First, we receive all new LOG_PACKET records from our main database, and in the loop we do INSERT of this data into the logging database.
After creating a packet record in the logging database, we need to transfer the data of this packet from the LOG_1 (2) tables.
Extracting data from blob fields and adding them to another place is a certain crap and dances with a tambourine. After many experiments, I came to the conclusion that the easiest and most efficient way is to simply run a query from a script in which a query will be sent to the database (in general, to drag the blob of a field by a direct query from the logging database to the main database.
The procedure of packet data, which should be pulled by the script, after adding the package.

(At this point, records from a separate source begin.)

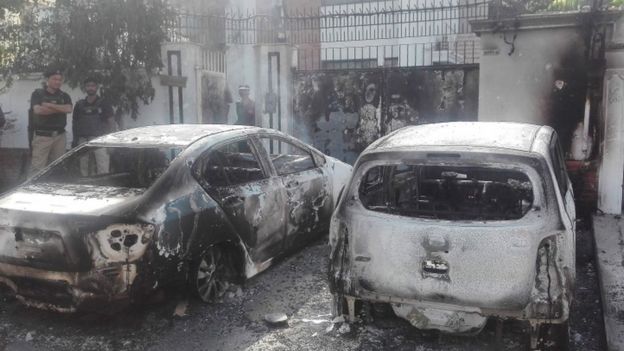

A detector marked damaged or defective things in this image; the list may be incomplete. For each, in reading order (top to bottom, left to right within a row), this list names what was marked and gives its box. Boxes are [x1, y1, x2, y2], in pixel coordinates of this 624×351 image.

broken rear windshield [34, 146, 182, 190]
shattered window [36, 146, 182, 190]
burned car roof [88, 124, 258, 148]
charred sedan [0, 125, 352, 312]
rusted car body [0, 125, 352, 312]
burned car [0, 124, 352, 314]
burnt hatchback [0, 124, 352, 314]
shattered window [204, 140, 264, 187]
shattered window [258, 138, 316, 176]
broken rear windshield [358, 165, 532, 220]
charred interior [358, 165, 532, 220]
shattered window [360, 165, 536, 220]
burned car [330, 122, 576, 348]
rusted car body [330, 122, 576, 348]
burnt hatchback [330, 121, 576, 350]
charred sedan [330, 123, 576, 350]
burned car roof [368, 122, 548, 154]
burnt wheel [190, 248, 232, 302]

reate or alter procedure BLOB_INS ( SELECT_ varchar(250), BASE_ varchar(100), USER_ varchar(50), PASS_ varchar(50), PACKET integer) AS declare variable BLOB_OLD BLOB SUB_TYPE 0 SEGMENT SIZE 80; declare variable BLOB_NEW BLOB SUB_TYPE 0 SEGMENT SIZE 80; declare variable PACKET BIGINT; declare variable NUM_POLE INTEGER; begin FOR EXECUTE STATEMENT (:select_) ON EXTERNAL :base_ AS USER :user_ PASSWORD :pass_ INTO :BLOB_OLD,:BLOB_NEW,:NUM_POLE DO INSERT INTO LOG (BLOB_OLD, BLOB_NEW, PACKET, NUM_POLE) VALUES (:BLOB_OLD,:BLOB_NEW, :pacet, :NUM_POLE); End
: select should be supplied approximately of this type from the script:
select p.blob_old, p.blob_new, p.num_pole from log_'.< >.' p where p.packet='.< >
After successful processing of the package, it is necessary to set the flag in the main database that this package is processed.
In case of errors of adding data to the package, I update the data on the number of attempts, after 5 attempts a flag is set that the data was processed with an error and the program stops trying to process it. If you do not make this mechanism, then you can go into an infinite loop in the event of some kind of error and the program will cease to perform its functions. You can deal with erroneous packages later, but the program should continue to work.
Just a small message: make a separate virtual machine for the logging database. You can allocate this machine less cores and memory. You can also allocate a worse disk system to it, there is no need to keep logs on the SSD, for example, as the main bases with which the main work is carried out.
There is no increased demand for speed, because This is a pending operation. It does not matter to us that the logs are recorded in a minute or 1.5 minutes, the main thing is that they will be recorded. Users access this data very rarely, only in case of any problems, and it's okay if the page with logs will load for 200 ms longer.
In general, with this you will simply save resources; it is better to allocate these resources to loaded machines.